(Beginning of AVAILABLE DATA)
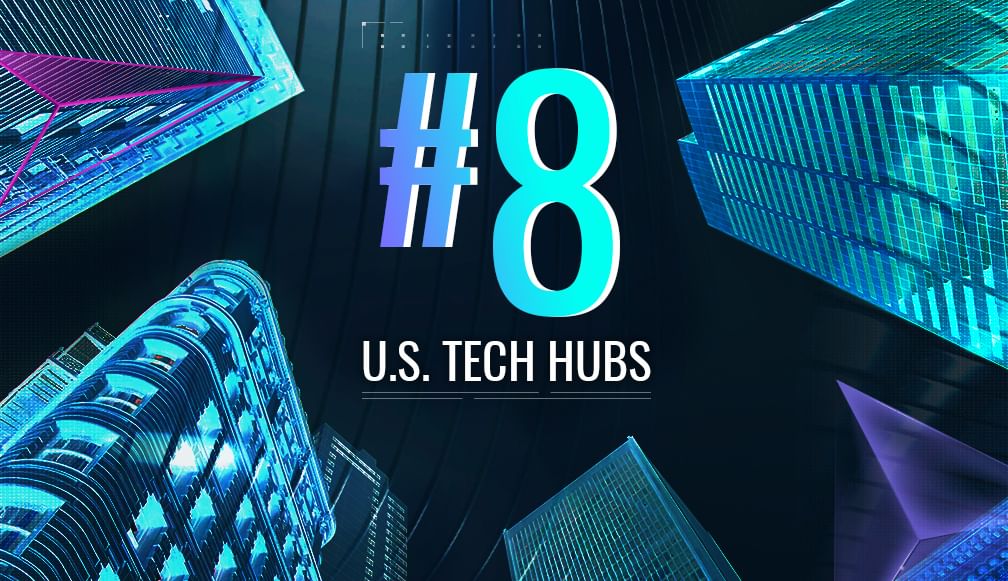 #8

U.S. TECH HUBS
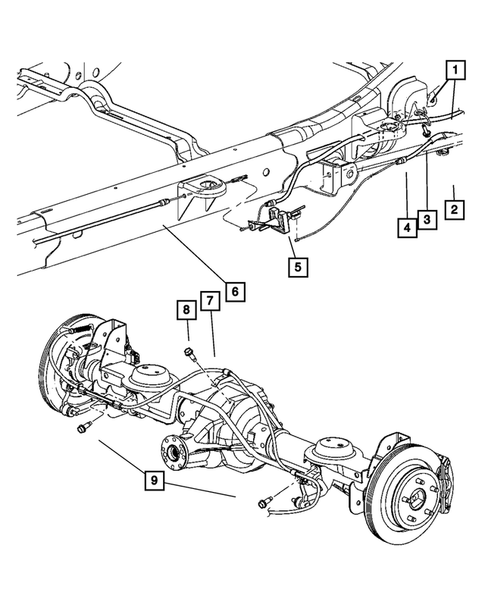 1
2
3
4
5
6
8
7
9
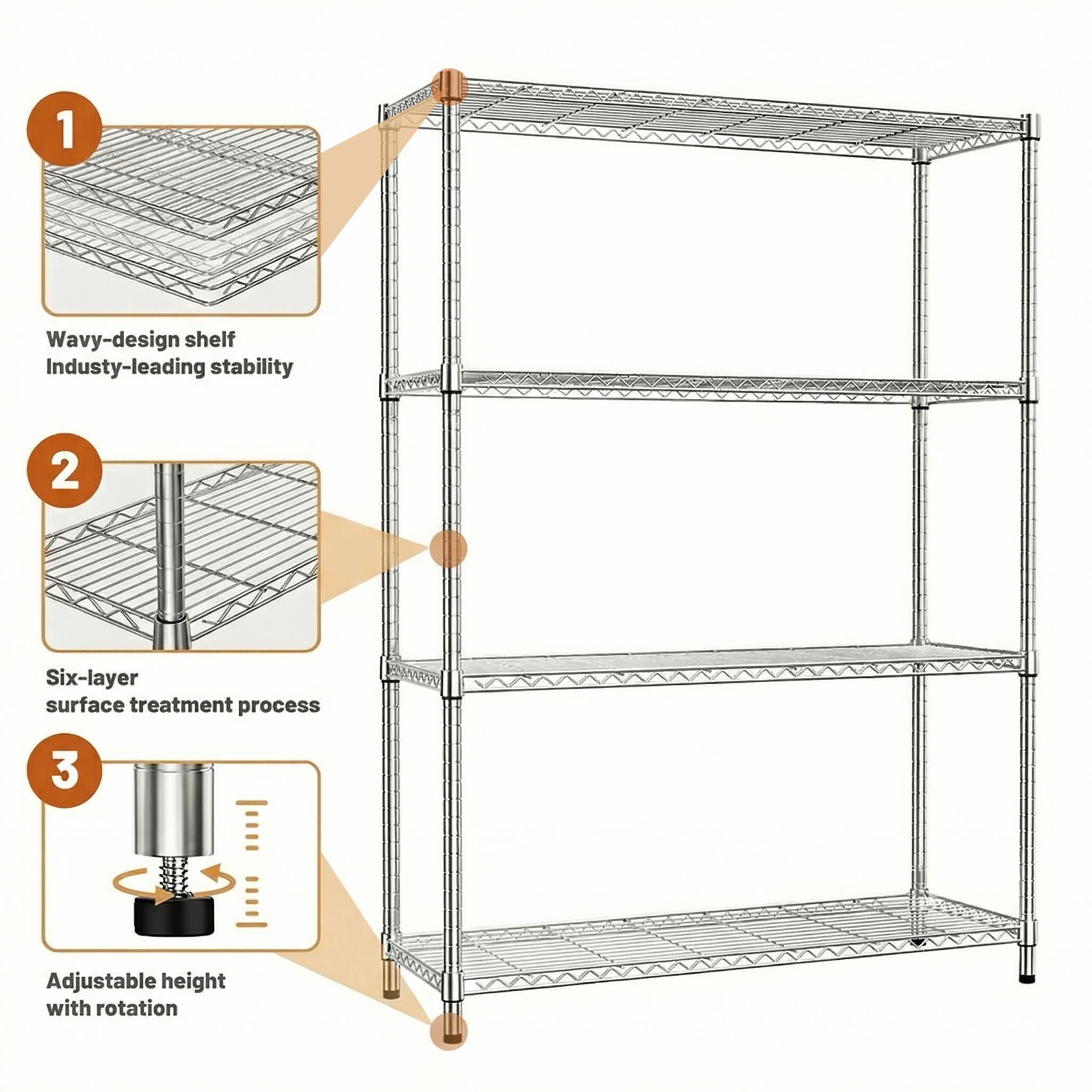 1

Wavy-design shelf
Industy-leading stability

2

Six-layer
surface treatment process

3

Adjustable height
with rotation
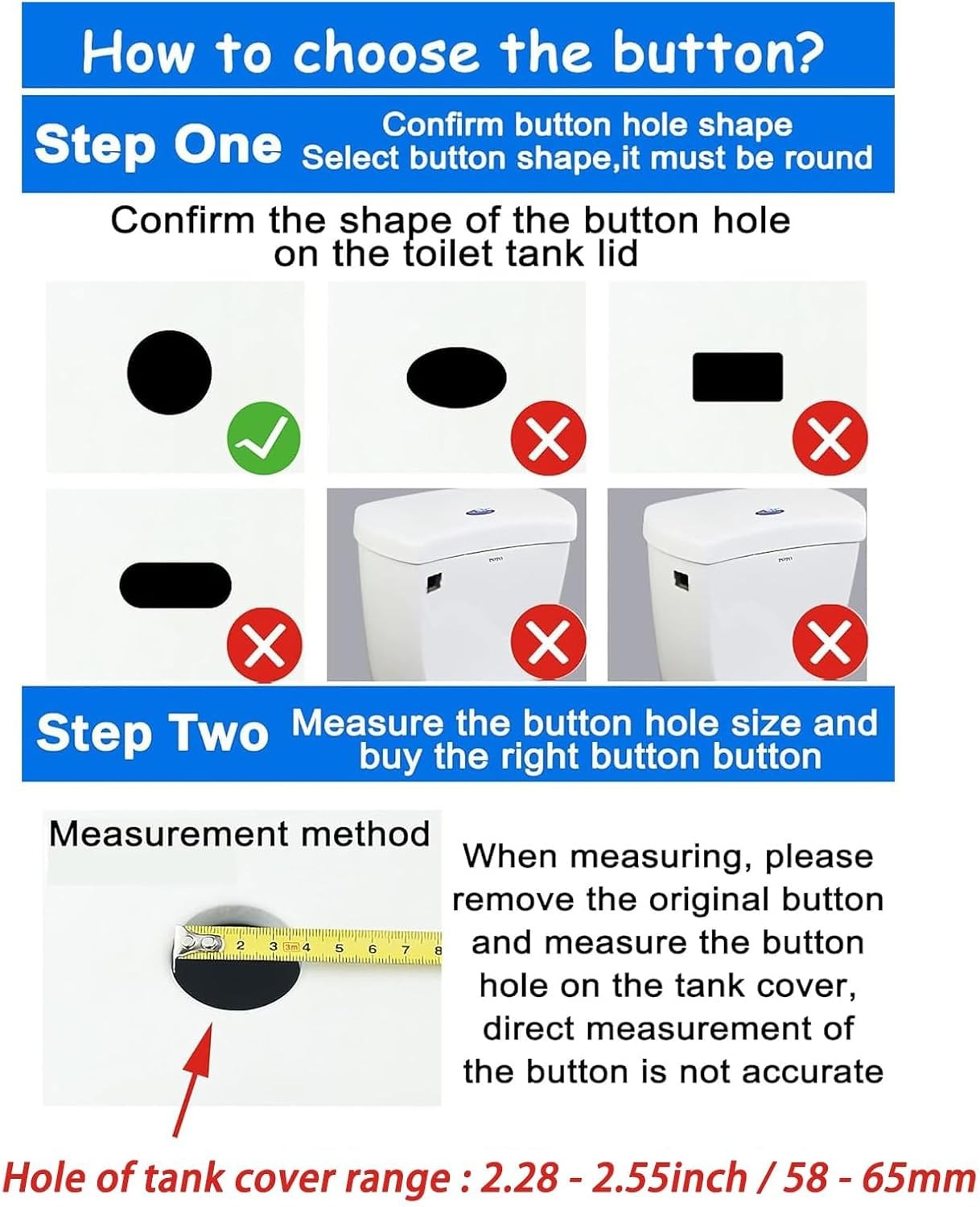 How to choose the button?

Step One
Confirm button hole shape
Select button shape,it must be round

Confirm the shape of the button hole on the toilet tank lid

Step Two
Measure the button hole size and buy the right button button

Measurement method

2 3 3m 4 5 6 7 8

When measuring, please remove the original button and measure the button hole on the tank cover, direct measurement of the button is not accurate

Hole of tank cover range : 2.28 - 2.55inch / 58 - 65mm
(End of AVAILABLE DATA)
Omit the pictures; restate every entry word for word.

**PROBLEM SOLUTION**.
 #8

U.S. TECH HUBS
 1
2
3
4
5
6
8
7
9
 1

Wavy-design shelf
Industy-leading stability

2

Six-layer
surface treatment process

3

Adjustable height
with rotation
 How to choose the button?

Step One
Confirm button hole shape
Select button shape,it must be round

Confirm the shape of the button hole on the toilet tank lid

Step Two
Measure the button hole size and buy the right button button

Measurement method

2 3 3m 4 5 6 7 8

When measuring, please remove the original button and measure the button hole on the tank cover, direct measurement of the button is not accurate

Hole of tank cover range : 2.28 - 2.55inch / 58 - 65mm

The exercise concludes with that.